A campaign announced in March to seek repeal of the Adoption and Safe Families Act has brought in a strategist to lead the effort.
Nathalia Gibbs will help orchestrate the campaign as an employee of the nonprofit Movement for Family Power, and will answer to a campaign steering committee composed mostly of mothers of color who have experienced the criminal or child welfare system.
Gibbs is a a Black, queer doula whose practice “both informs and is informed by their deep ties to the harm reduction movement,” according to their description on the Movement for Family Power website. Gibbs will work alongside Lisa Sangoi, co-founder and co-director of Movement for Family Power, in coordinating this campaign.
The Adoption and Safe Families Act, passed overwhelmingly and signed by Democratic President Bill Clinton in late 1997, sought to prevent children from languishing in foster care. It says that if children have been in foster care for 15 of the past 22 months as parents try to meet court-imposed requirements to reunify with their child, agencies generally should file to permanently sever the parents’ custodial rights. The law also established an adoption incentive program that rewards states for increasing the number of finalized adoptions each year.

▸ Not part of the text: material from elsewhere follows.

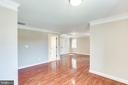 New Hardwood Floors - 10811 CRIPPEN VALE CT, RESTON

The average amount of time children now spend in foster care, compared with before the law went into effect, is dramatically less. But backers of the repeal effort say the incentives put a premium on adoptions and guardianships while ignoring reunification, and that this has disproportionately separated Black families.
The Repeal ASFA campaign was announced in March of 2021. The Movement for Family Power is an organizational leader of the effort along with the National Council for Incarcerated and Formerly Incarcerated Women and Girls.